> _Your tasks_
(1) Judge whether each statement agrees with the ETF article below. Answer yes or no for each and quote the article's deciding words.
(a) FLOT tracks floating rate bonds with remaining maturities of up to ten years.
(b) The Fed held interest rates steady at a near-zero level in its latest meeting.
(c) IWM generally invests at least 90% of its assets in securities of its underlying index.
(2) Extend the ETF article below, picking up after its last sentence.

> _Study text_

****

The reopening trade is putting rising Treasury yields and small cap ETFs in the growth-fueled spotlight. This should spur an interest in ETFs like the iShares Floating Rate Bond ETF (FLOT) and the iShares Russell 2000 ETF (IWM).

Citing an economic recovery in tow, the Fed recently decided to keep rates steady while forecasting stronger guidance for the next couple of years.

“As widely expected, the Fed held interest rates steady at a near-zero level in its latest meeting,” a Nasdaq article said. “U.S. interest rates have been this low since March 2020. Federal Reserve officials continued to project near-zero interest rates at least through 2023, while boosting economic growth expectations on vaccine and stimulus optimism.”

FLOT seeks to track the investment results of an index composed of U.S. dollar-denominated, investment-grade floating rate bonds with remaining maturities between one month and five years. The ETF seeks investment results that correspond generally to the price and yield performance of the Bloomberg Barclays US Floating Rate Note Less Than 5 Years Index.

FLOT Chart

IWM seeks to track the investment results of the Russell 2000® Index, which measures the performance of the small-capitalization sector of the U.S. equity market. The fund generally invests at least 90% of its assets in securities of the underlying index and in depositary receipts representing securities of the underlying index.

It may invest the remainder of its assets in certain futures, options and swap contracts, cash and cash equivalents, as well as in securities not included in the underlying index, but which the advisor believes will help the fund track the underlying index. The fund is up 15% so far in 2021.

****

> _Dataset entries_
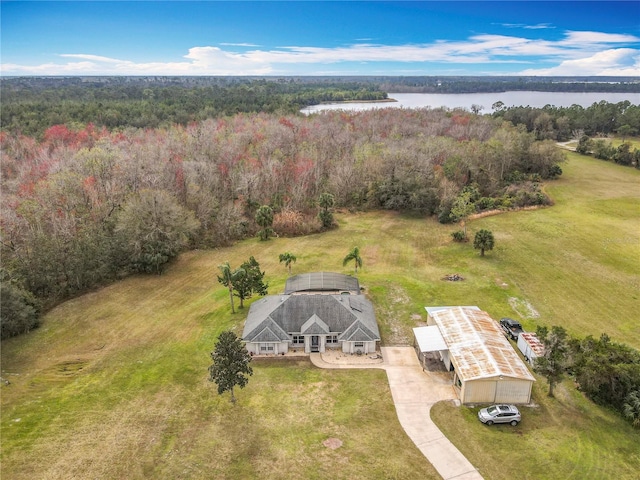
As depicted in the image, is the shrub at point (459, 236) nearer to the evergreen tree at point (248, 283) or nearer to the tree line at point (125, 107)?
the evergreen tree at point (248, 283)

****

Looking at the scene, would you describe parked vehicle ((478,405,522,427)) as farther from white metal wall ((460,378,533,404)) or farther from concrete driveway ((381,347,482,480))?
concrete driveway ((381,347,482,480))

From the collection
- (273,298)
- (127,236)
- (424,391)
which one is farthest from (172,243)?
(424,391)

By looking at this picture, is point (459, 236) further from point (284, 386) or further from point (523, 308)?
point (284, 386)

****

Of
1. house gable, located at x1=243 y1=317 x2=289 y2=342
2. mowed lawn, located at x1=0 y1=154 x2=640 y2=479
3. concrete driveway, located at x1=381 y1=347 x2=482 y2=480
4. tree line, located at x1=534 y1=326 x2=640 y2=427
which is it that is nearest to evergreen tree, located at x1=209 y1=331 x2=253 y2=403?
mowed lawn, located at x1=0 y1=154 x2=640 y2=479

****

> _Exercise responses_
(1)
(a) No: "remaining maturities between one month and five years"
(b) Yes: "the Fed held interest rates steady at a near-zero level in its latest meeting"
(c) Yes: "The fund generally invests at least 90% of its assets in securities of the underlying index"

(2)
IWM Chart

An Optimistic Fed

The markets were showered with some general optimism from the Fed Wednesday, which projected more growth by upping its forecast for GDP growth for the rest of the year.

“The Fed upgraded its forecast for 2021 GDP growth from 4.2% in December to 6.5% and beefed up the 2022 growth forecast from 3.2% to 3.3%,” the Nasdaq article noted. “However, growth is likely to slow down in 2023 to 2.4% from 2.2%. The Fed projected the longer-run growth measure at 1.8%.”

The labor market also got a vote of confidence from the Fed.

“Unemployment was guided down to 4.5% from 5.0% for 2021, 3.9% from 4.2% for 2022 and 3.5% from 3.7% for 2023,” Nasdaq concluded. “PCE inflation expectation has gone up to 2.4% for 2021 from 1.8% projected in December, to 2.0% for 2022 (from 1.9%) and 2.1% for 2023 (from 2.0%). Median Federal funds rate projection for the long term was kept unchanged at 2.0%.”